El marqués irguió la cabeza para escuchar la conversación. Apareció una sonrisa en la comisura de sus labios.

—¿La semana pasada?

—¡Sí! —Rió en voz alta el hombre con elocuencia—.Usted no pensará que… ¡seguro que no!

—Oh… em…

—No, mi buen compañero, nada que haya caído del cielo pudo haber causado semejante desastre. La madera estaba podrida; una gran cantidad de ella. ¡Mire esta madera! ¡Qué maldito problema!

—Por supuesto. Por supuesto.

—Iniciaremos una demanda contra el administrador, naturalmente. Es indignante que haya permitido que el lugar llegara a semejante estado. Quizás, señor, como hombre de la ley, desee tomar las riendas del caso…

Rué abrió la boca para respirar; de inmediato, la palma de la mano de Kit se posó con firmeza sobre sus labios.
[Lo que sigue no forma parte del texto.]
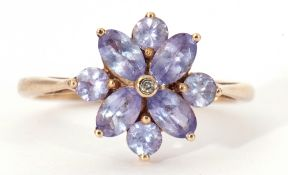 Modern 9ct pale purple stone and small diamond cluster ring, stamped 9K, size O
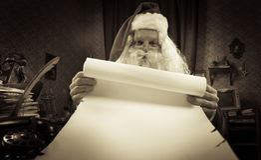 Santa avec une longue liste de Noël Photographie stock libre de droits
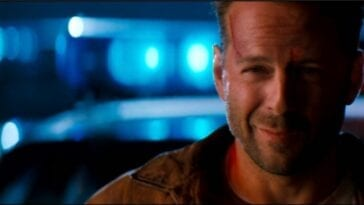 Bruce Willis smiling in front of police cars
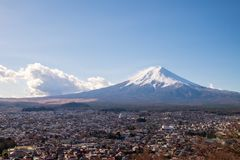 Mount Fuji and the village which is in front of the mountain. The Mount Fuji and the village which is in front of the mountain royalty free stock images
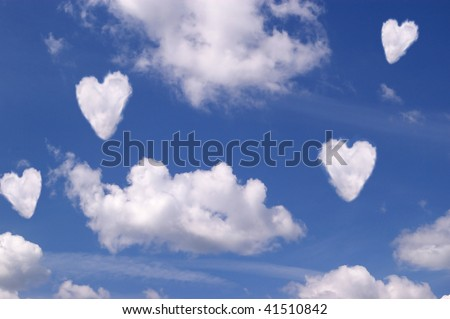 White clouds hearts on blue sky - stock photo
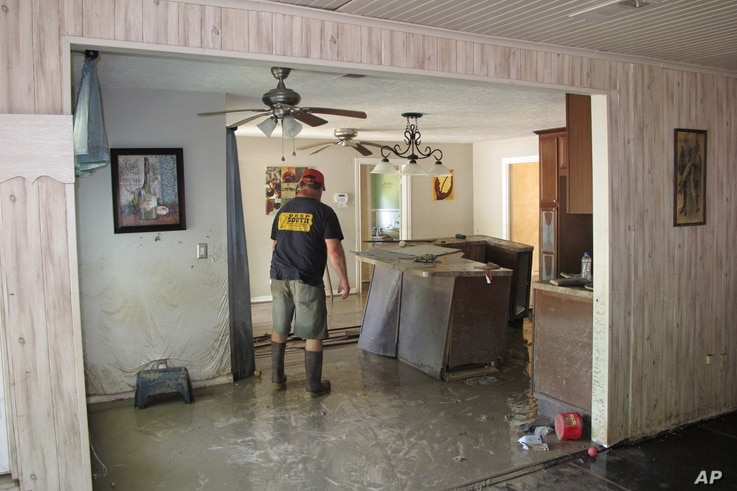 Dwight Chandler walks through his devastated home in Highlands, Texas, Aug. 31, 2017. Chandler, 62, said he worried that Harvey's floodwaters had washed in pollution from a U.S. EPA Superfund site a couple blocks from his home. The Highlands Acid Pit...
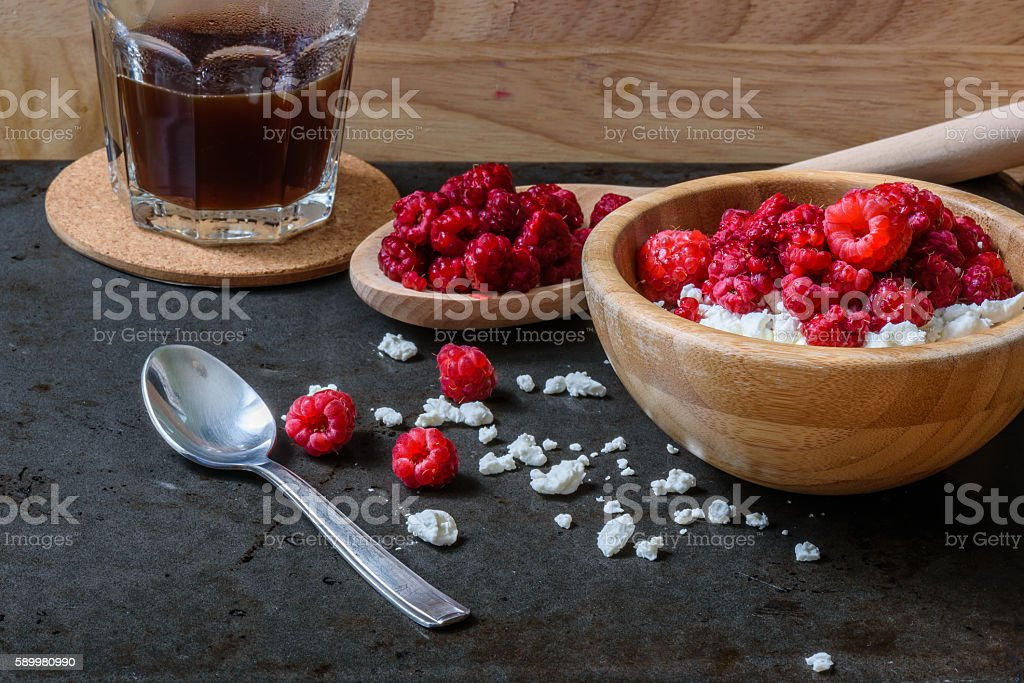 Cottage cheese with raspberries and cup of coffee for breakfast stock photo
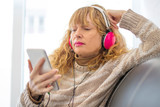 adult woman in the sofa with headphones and phone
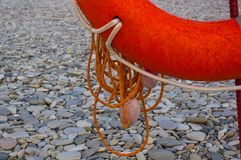 Lifebuoy on a sea beach. Orange lifebuoy on a pebbly sea beach, sunset Stock Photos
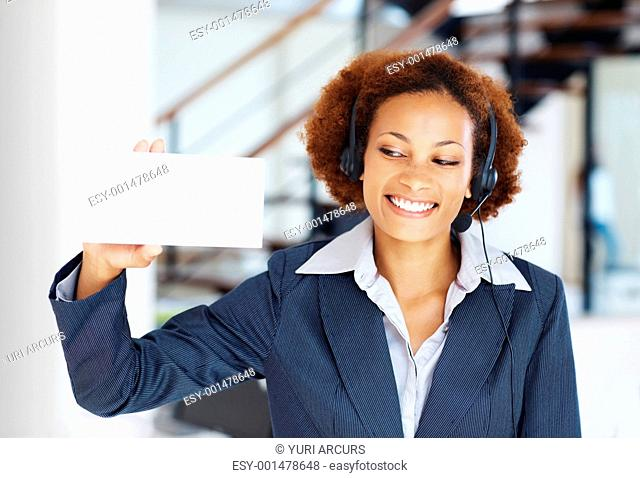Happy African customer service executive showing blank card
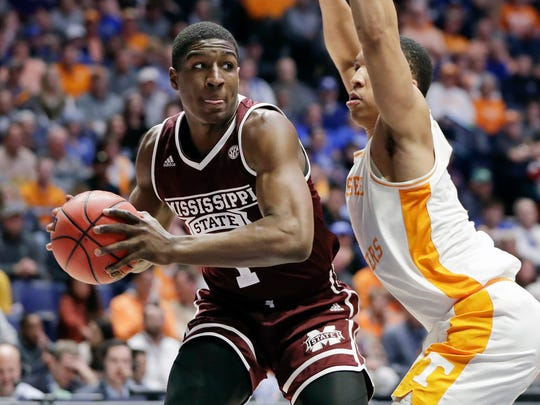 Mississippi State forward Reggie Perry, left, is defended by Tennessee's Grant Williams, right, in the first half of an NCAA college basketball game at the Southeastern Conference tournament Friday, March 15, 2019, in Nashville, Tenn. (AP Photo/Mark Humphrey)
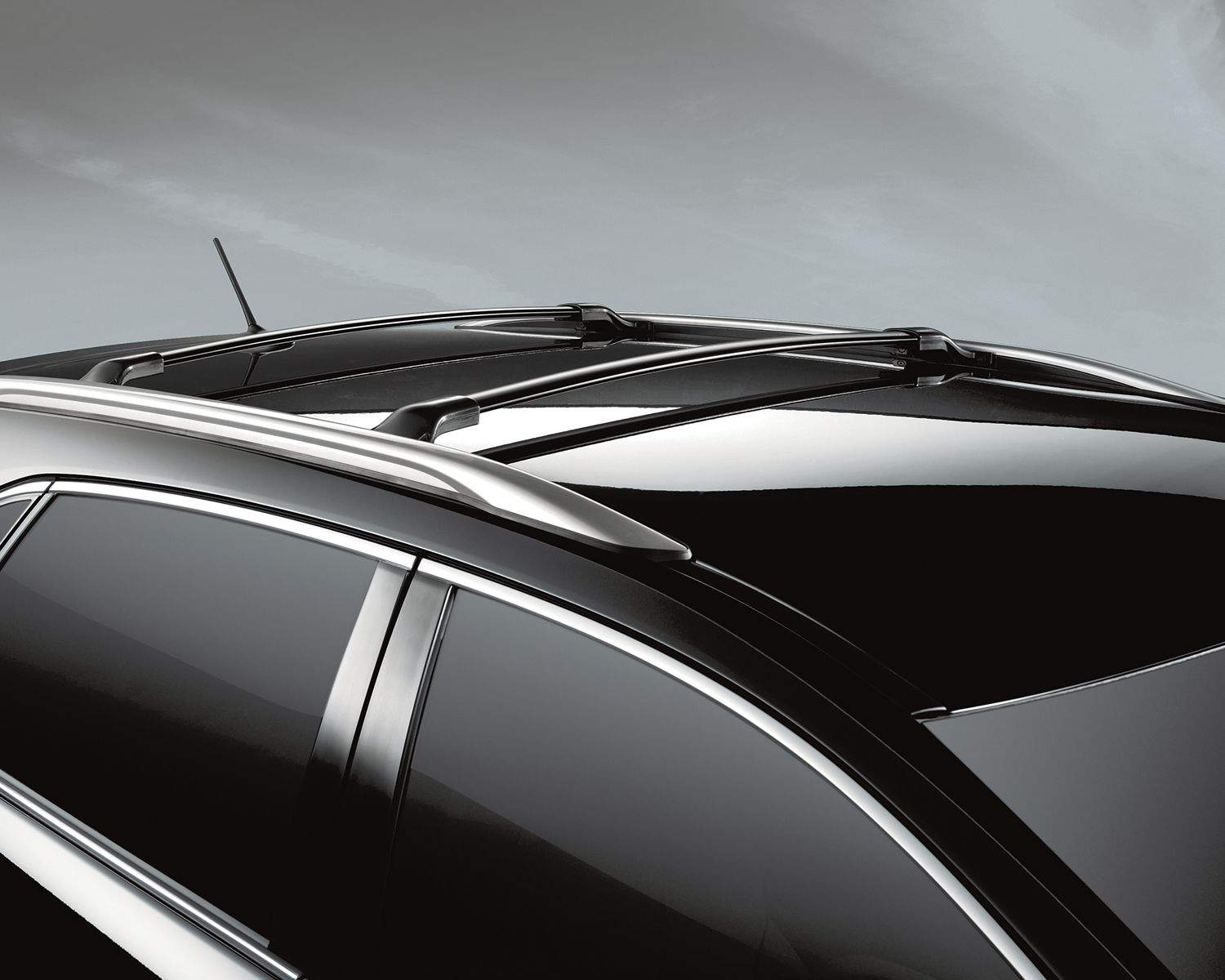 Venza in Midnight Black Metallic with Accessory Roof Rack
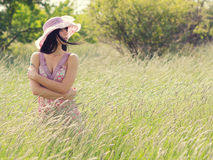 Portrait of beautiful young lady standing on summer meadow. Portrait of the beautiful young lady walking in nature on sunny summer day royalty free stock photography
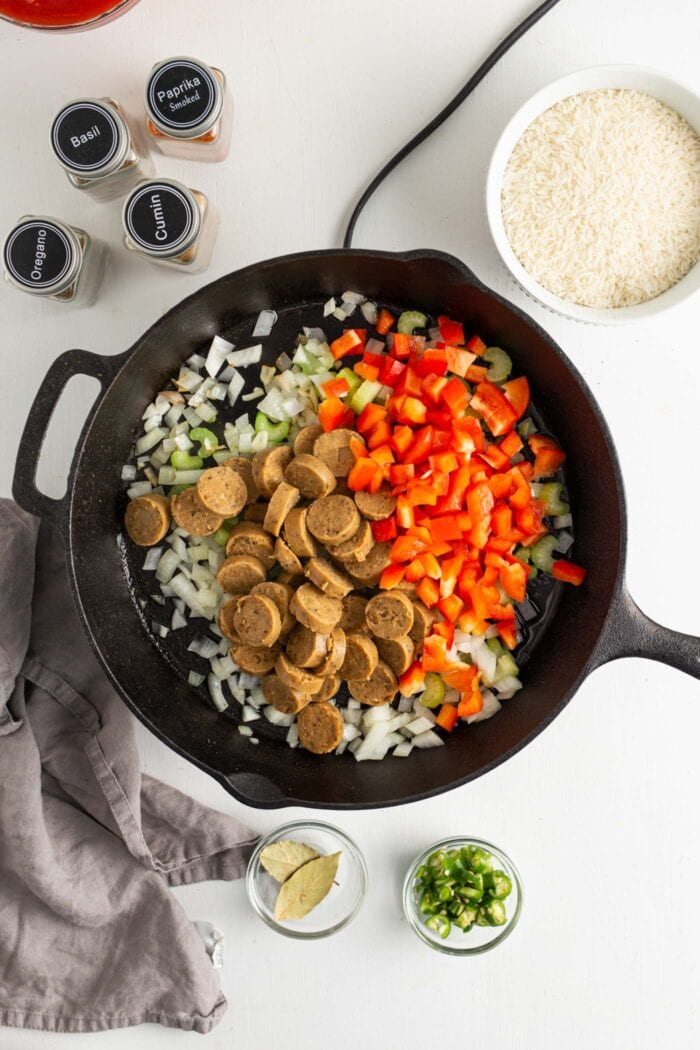 Sausage and bell peppers added to a skillet with onions, garlic and celery.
Pero los ruidos fuera de la habitación habían disminuido, había menos voces, ya que los curiosos habían sido alejados del depósito.

Cuando Rué no los oyó más, él se alejó de ella, hacia la luz.

Rué se quitó el cabello del rostro y pensó una vez más. Ahora. Pero era demasiado tarde, y lo sabía.

Christoff caminó hacia la puerta y permaneció allí, esperando, cabizbajo y con los brazos cruzados. La vela emitía negras pinzas de humo.

Rué se hundió en el suelo. No quería hacerlo, ni tampoco lo deseaba, pero sus piernas se habían relajado curiosamente. Debido a la confusión que le causaba su cansancio, la habitación parecía moverse progresivamente hacia ambos lados. Pensó en convertirse en ese momento, en el instante en que la puerta se abrió, pero supo que nunca tendría la fuerza para lograrlo. ¿Cuánto hacía que no dormía? No lo recordaba.